- Born: George Brinton Ryan
- Education: University of North Texas
- Occupations: Chairman, CEO
- Known for: Founder, Ryan LLC
- Spouse: Amanda Sutton
- Children: 5

= G. Brint Ryan =

American tax consultant

George Brinton "Brint" Ryan, or G. Brint Ryan, is an American tax consultant and entrepreneur. His firm, Ryan LLC, is based in Dallas. Ryan is the chairman and chief executive officer of Ryan LLC, which advises companies on tax matters. As of 2022, the company was the largest indirect tax and property tax practice in North America and the seventh largest corporate tax company in the United States, with annual revenues of over $700 million.

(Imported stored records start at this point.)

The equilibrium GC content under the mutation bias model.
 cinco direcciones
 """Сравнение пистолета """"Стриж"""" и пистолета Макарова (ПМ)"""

==Early life and education==
Ryan was born George Brinton Ryan in Big Spring, Texas. He is a seventh-generation Irish American and his ancestors fought in the American Revolutionary War. His first job was a newspaper carrier for the Big Spring Herald. He also worked at Safeway Inc. sacking groceries. He received his bachelor's and master's degrees in accounting with an emphasis in taxation from the University of North Texas. He was inducted into the Pi Kappa Alpha fraternity in 1983. Ryan became house corporation president of the Epsilon Delta Chapter at the University of North Texas.

==Career==
===Ryan LLC===
Ryan worked at Coopers & Lybrand, now PricewaterhouseCoopers, as a public accountant in 1989. He founded Ryan LLC as a CPA firm in 1991. By the end of 1997, Ryan had helped to grow the company to 75 employees, added new offerings, and increased the number of clients outside of Texas. By 2010, the company had grown to 42 locations across North America and the United Kingdom and recovered nearly $1.5 billion for its clients.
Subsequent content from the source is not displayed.